Exercise instructions:
1. Decide whether each statement below agrees with the FACA recommendations. For each, answer yes or no and quote the exact words of the text that decide it.
(a) Agencies should remain required to consult with GSA before forming a new advisory committee.
(b) GSA should keep posting all committee charters online.
(c) Congress should eliminate the subcommittee exemption regardless of any other change.
2. In the FACA recommendations, which executive order established the cap on discretionary advisory committees?
3. Rewrite the paragraph of the FACA recommendations that begins "Congress should not eliminate the exemption" as a short list that keeps its main facts.
*** Document segment
1.  Congress should amend the Federal Advisory Committee Act (“FACA”) and the General Services Administration (“GSA”) should amend its FACA implementing regulations to eliminate any requirement that agencies consult with the Administrator of GSA prior to forming or renewing an advisory committee or implementing a major change to the charter of an existing committee. Specifically, Congress should delete the phrase “after consultation with the Administrator” from section 9(a)(2) of FACA, and GSA should eliminate or suitably revise 41 C.F.R. §§ 102-3.60, 102-3.85(a), which currently require such consultation with GSA’s Committee Management Secretariat.[32]  Agencies should still be required to prepare and file committee charters and should be permitted (but not required) to consult with GSA to obtain advice regarding preparation of the charter or other aspects of committee formation.  Agencies should also still be required to file charters as under current law,[33] including filing with GSA for informational purposes and for inclusion in the FACA database.  GSA should continue to post all committee charters online.

 

2.  Agencies should identify and prioritize those factors for achieving balance among committee members that are directly relevant to the subject matter and purpose of the committee’s work.  The committee charter should include a description of the committee’s mission and the most relevant balance factors. 

 

3.  Whenever Congress creates an advisory committee through legislation, it should indicate its intent as to the mission, estimated duration, budget, and preferred membership balance for the committee.  Whenever such committees are exempted from the biennial review process, Congress should provide guidance concerning the intended duration of each such committee or, alternatively, a clear explanation of the committee’s mission and a provision that the committee should terminate upon completion of that mission.

 

4.  The President and the Office of Management and Budget should eliminate the cap on the number of discretionary advisory committees established by Executive Order 12,838 and Circular A-135.

 

Clarifying the Scope of FACA

 

5.  Congress should not eliminate the exemption for subcommittees that report to parent committees currently stated in 41 C.F.R. § 102-3.35 unless it codifies an exemption providing that members of committees or subcommittees may meet to conduct “preparatory work” without complying with the notice and open meeting requirements of the Act.  The statutory definition of “preparatory work” should be similar to that currently provided in FACA’s implementing regulations at 41 C.F.R. § 102-3.160(a).  Congress and/or GSA should also consider including a clearer list of activities that constitute “preparatory work” than that currently contained in the implementing regulations, including activities such as (i) drafting documents for consideration at a committee meeting, (ii) conducting research or preliminary analysis on topics for discussion at a committee meeting, (iii) engaging in pre-decisional deliberations, (iv) choosing meeting topics, and (v) considering future projects for the committee to undertake.
******
*** Dataset content
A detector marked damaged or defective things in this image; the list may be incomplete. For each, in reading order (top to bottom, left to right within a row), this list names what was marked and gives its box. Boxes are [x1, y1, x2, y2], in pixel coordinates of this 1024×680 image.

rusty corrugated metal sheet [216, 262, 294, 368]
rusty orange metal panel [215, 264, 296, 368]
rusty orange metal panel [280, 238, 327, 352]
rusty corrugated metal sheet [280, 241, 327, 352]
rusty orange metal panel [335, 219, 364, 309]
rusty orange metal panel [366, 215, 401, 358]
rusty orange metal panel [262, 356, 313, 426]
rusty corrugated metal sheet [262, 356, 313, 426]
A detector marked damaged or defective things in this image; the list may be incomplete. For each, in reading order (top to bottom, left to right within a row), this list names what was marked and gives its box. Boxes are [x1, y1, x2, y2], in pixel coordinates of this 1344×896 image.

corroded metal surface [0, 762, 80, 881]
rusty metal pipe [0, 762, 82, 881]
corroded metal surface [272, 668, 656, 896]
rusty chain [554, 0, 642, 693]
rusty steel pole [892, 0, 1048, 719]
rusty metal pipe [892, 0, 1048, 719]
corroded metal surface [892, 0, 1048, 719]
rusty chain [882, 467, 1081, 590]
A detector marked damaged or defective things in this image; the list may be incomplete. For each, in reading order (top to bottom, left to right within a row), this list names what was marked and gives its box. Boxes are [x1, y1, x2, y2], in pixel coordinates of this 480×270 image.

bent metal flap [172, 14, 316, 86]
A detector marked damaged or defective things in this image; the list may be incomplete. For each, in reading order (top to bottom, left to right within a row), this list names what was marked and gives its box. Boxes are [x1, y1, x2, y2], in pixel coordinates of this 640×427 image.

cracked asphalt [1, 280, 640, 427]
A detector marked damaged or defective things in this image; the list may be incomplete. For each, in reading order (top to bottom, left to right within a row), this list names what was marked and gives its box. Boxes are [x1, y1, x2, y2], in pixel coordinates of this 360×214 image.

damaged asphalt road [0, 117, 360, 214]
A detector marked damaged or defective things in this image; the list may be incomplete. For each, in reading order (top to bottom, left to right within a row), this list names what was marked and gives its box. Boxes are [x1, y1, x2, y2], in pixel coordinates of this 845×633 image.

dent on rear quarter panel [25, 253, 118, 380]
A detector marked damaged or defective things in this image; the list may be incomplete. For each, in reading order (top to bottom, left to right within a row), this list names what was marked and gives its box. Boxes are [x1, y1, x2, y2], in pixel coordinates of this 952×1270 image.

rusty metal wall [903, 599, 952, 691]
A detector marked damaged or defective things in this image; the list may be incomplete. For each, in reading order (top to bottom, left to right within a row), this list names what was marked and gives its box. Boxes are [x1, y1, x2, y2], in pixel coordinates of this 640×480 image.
******
Answers below:
1.
(a) No: "eliminate any requirement that agencies consult with the Administrator of GSA prior to forming or renewing an advisory committee"
(b) Yes: "GSA should continue to post all committee charters online."
(c) No: "Congress should not eliminate the exemption for subcommittees that report to parent committees currently stated in 41 C.F.R. § 102-3.35 unless it codifies an exemption"

2. Executive Order 12,838, along with Circular A-135.

3.
- Congress should keep the exemption for subcommittees reporting to parent committees (41 C.F.R. § 102-3.35), unless it codifies an exemption that lets committee or subcommittee members meet for "preparatory work" without the Act's notice and open meeting requirements.
- The statutory definition of "preparatory work" should resemble the one in 41 C.F.R. § 102-3.160(a).
- Congress and/or GSA should consider a clearer list of activities that count as preparatory work:
  - drafting documents for consideration at a committee meeting
  - conducting research or preliminary analysis on topics for discussion at a meeting
  - engaging in pre-decisional deliberations
  - choosing meeting topics
  - considering future projects for the committee